From the data below, return only the lines from the one with "Ikea's jumping into" through the one with "Qbic Hotels wechselt zu hetras", exact and inclusive, with pictures left out.

(Image-text web data)
--------------------------------

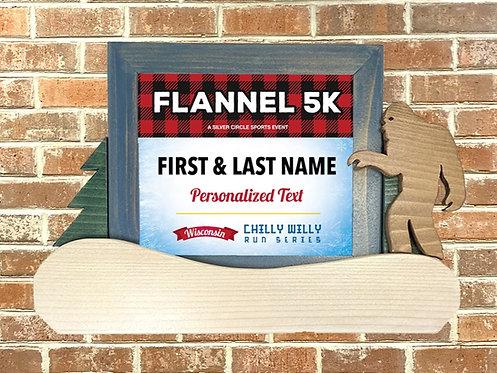 Flannel 5K/10K Frame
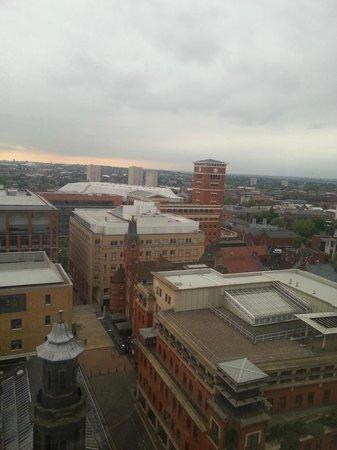Jurys Inn Birmingham : Views of Birmingham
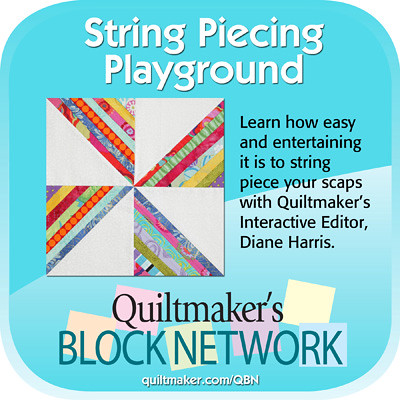 quiltmaker's block network. (pinwheel o'strings by rachel griffith)
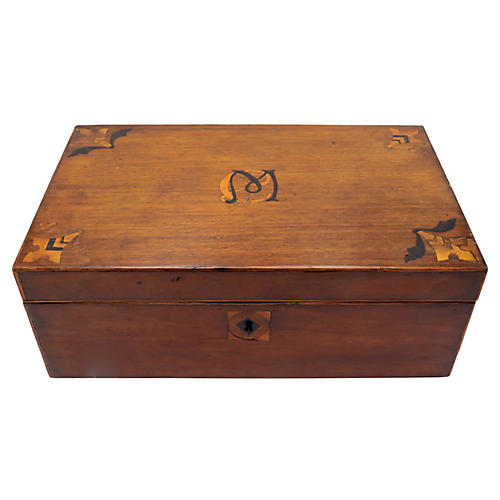 Antique English Inlaid Storage Box
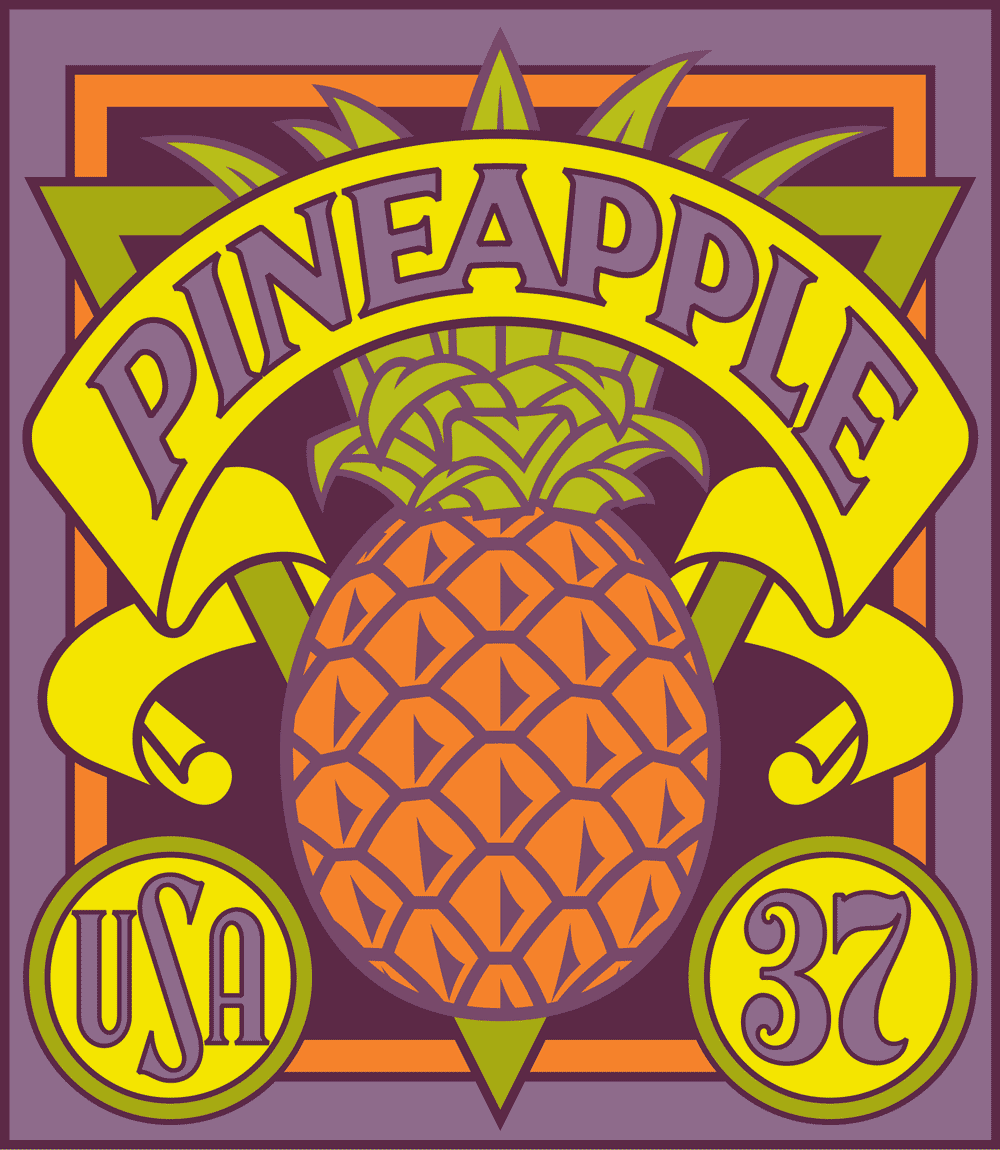 Pineapple Digital Comp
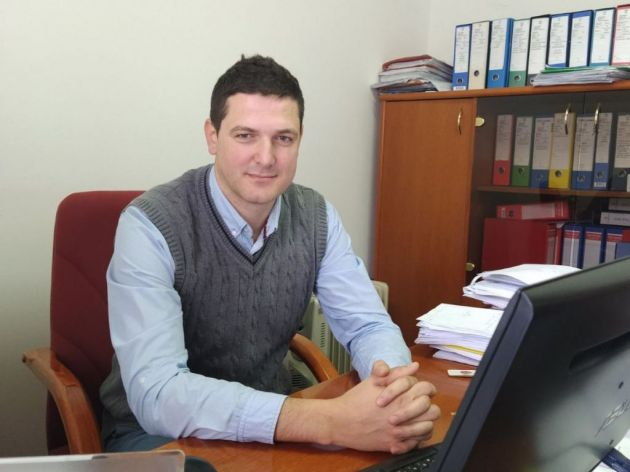 Mladen Vidović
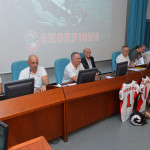 presentazione football SKORPIONS 71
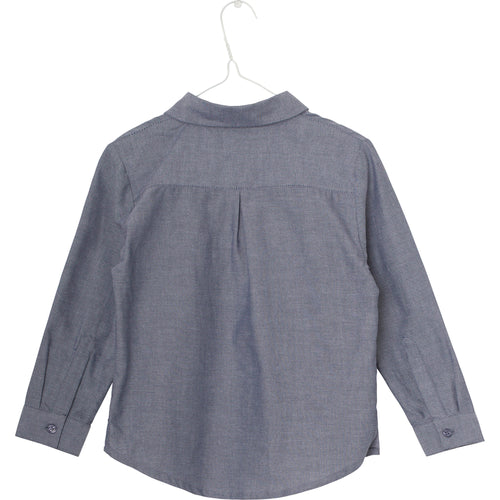 Mini Q Ture - Mexi Shirt, MK - Blue Horizon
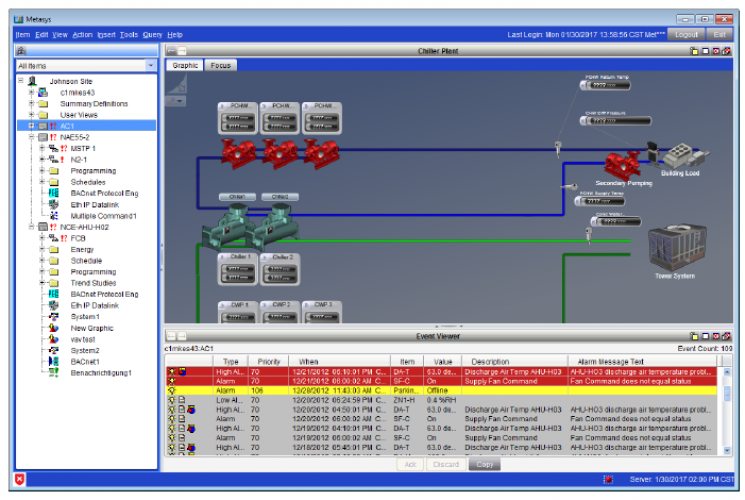 Application and Data Server (ADS) Lite-A System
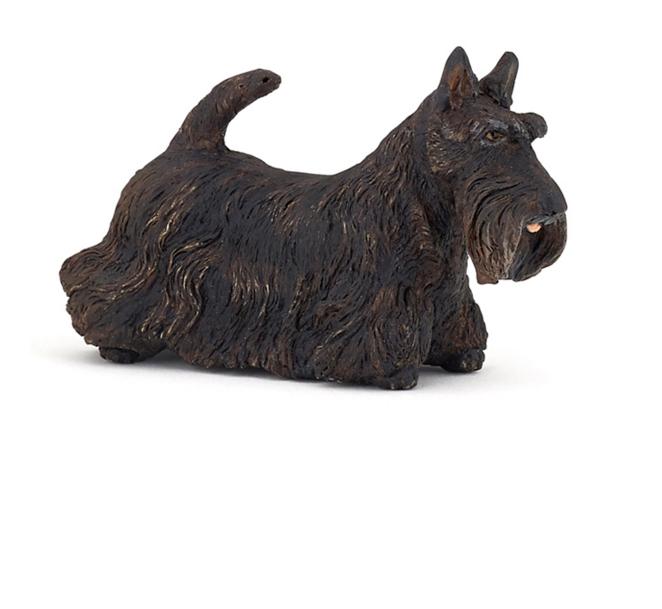 Фигурка - Черный шотландский терьерСобаки и щенки (Dogs &amp; Puppies)<br>Фигурка - Черный шотландский терьер<br>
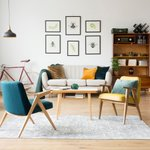 Ikea's jumping into furniture rentals. Here's what that might look like. https://t.co/Vf8cSeWakY
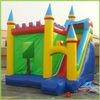 Commercial Inflatable Bouncy Castle Wholesale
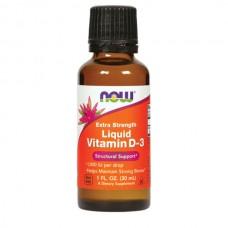 Vitamin D3 25 µg/1000 IE ekstra močan, tekočina (30 ml)
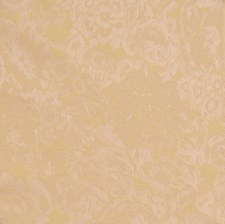 Camel Floral Drapery and Upholstery Fabric by Trend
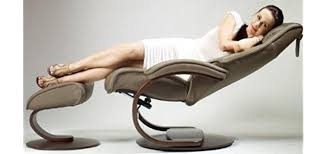 Orthopedic Recliner Chairs Best Ergonomic Recliners Recliner Time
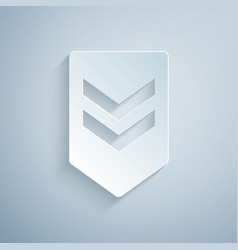 Paper cut chevron icon isolated on grey background vector
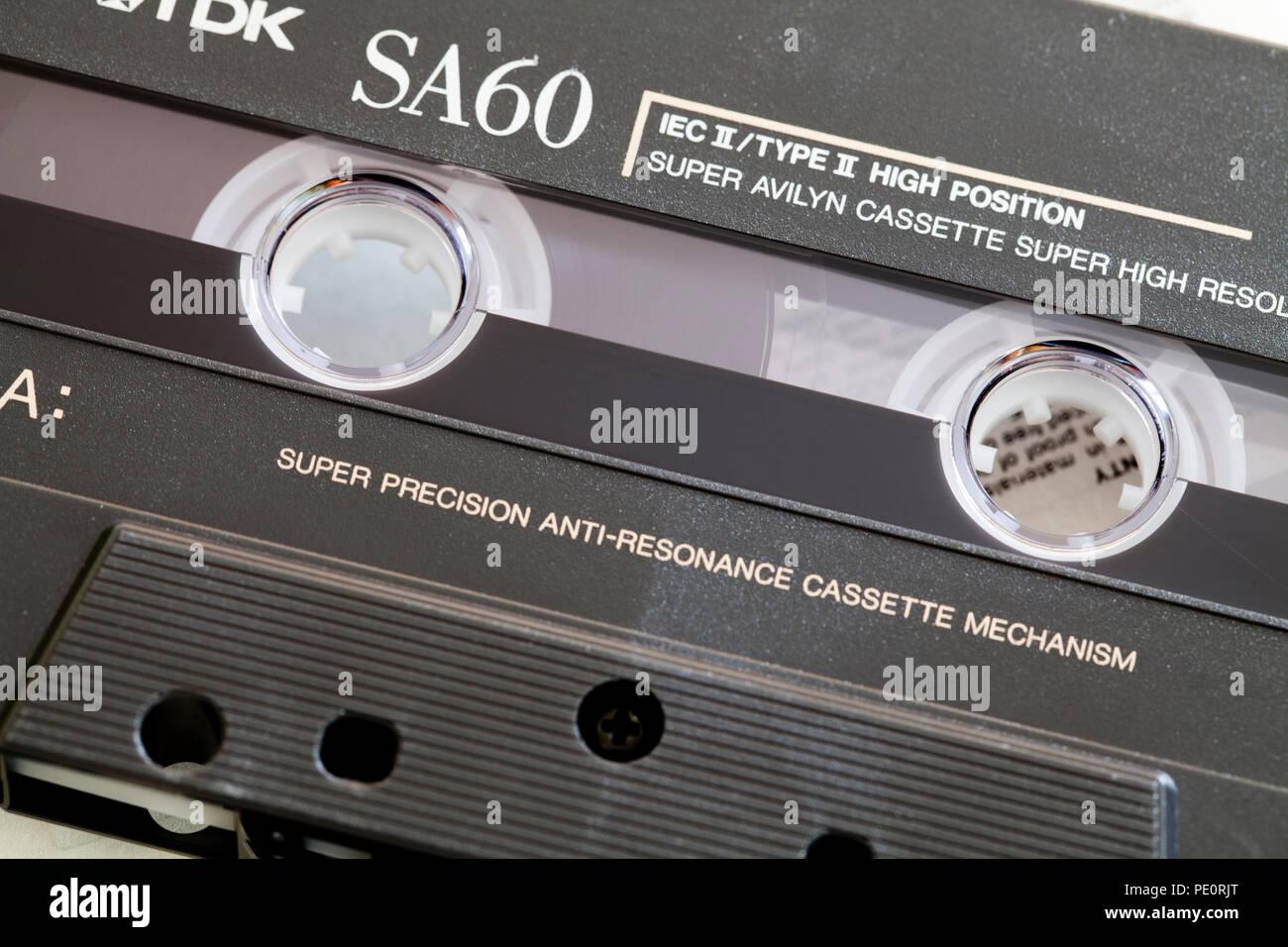 Compact audio cassette tape (aka compact cassette, music cassette) - USA Stock Photo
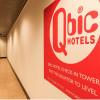 Qbic Hotels wechselt zu hetras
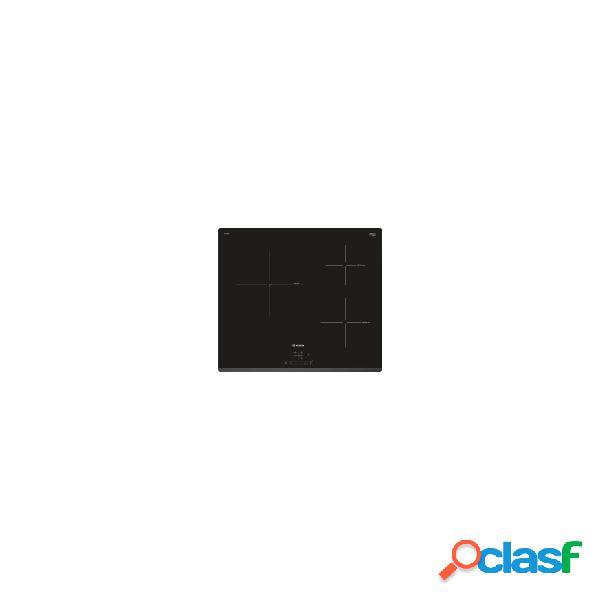 Placa inducción - bosch puc631bb2e 3 zonas 60 cm negro biselado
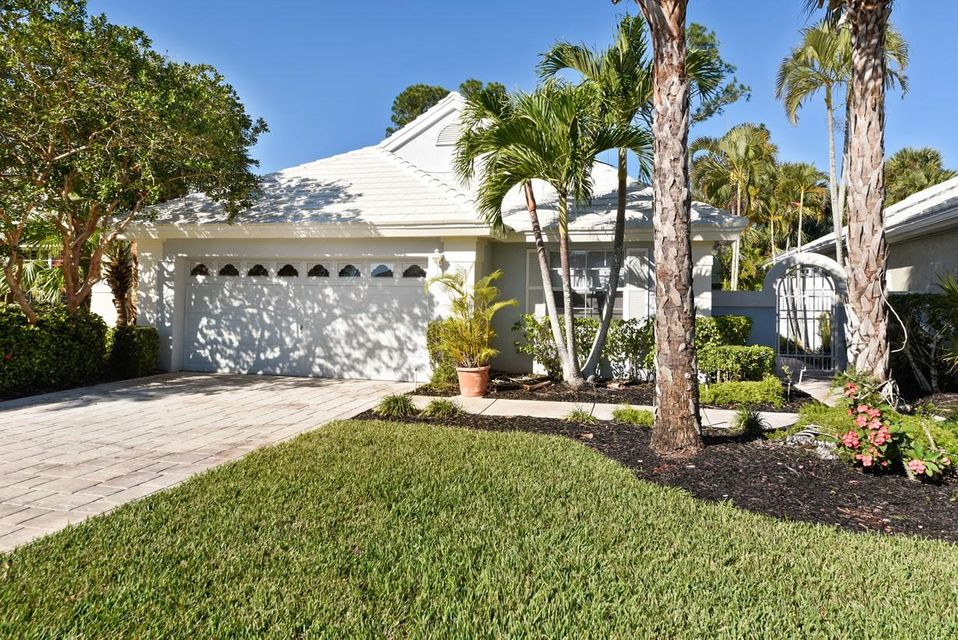 Home for sale in Breakers West   The Colony West Palm Beach Florida
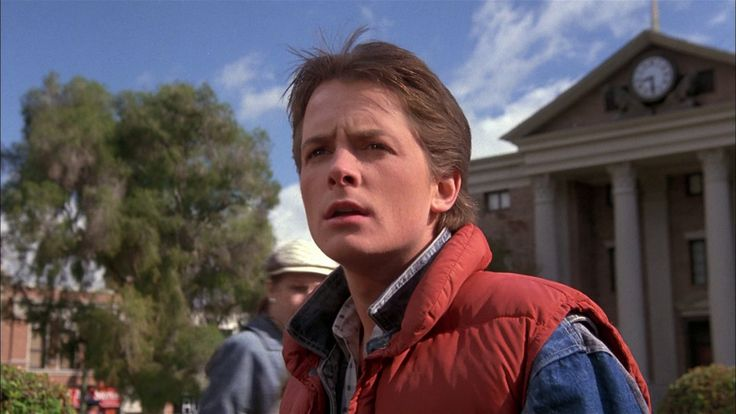 There Is A Supercut Of Marty McFly Screaming And It's Wonderful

--------------------------------

* **Written answer**
 Ikea's jumping into furniture rentals. Here's what that might look like. https://t.co/Vf8cSeWakY
 Commercial Inflatable Bouncy Castle Wholesale
 Vitamin D3 25 µg/1000 IE ekstra močan, tekočina (30 ml)
 Camel Floral Drapery and Upholstery Fabric by Trend
 Orthopedic Recliner Chairs Best Ergonomic Recliners Recliner Time
 Paper cut chevron icon isolated on grey background vector
 Compact audio cassette tape (aka compact cassette, music cassette) - USA Stock Photo
 Qbic Hotels wechselt zu hetras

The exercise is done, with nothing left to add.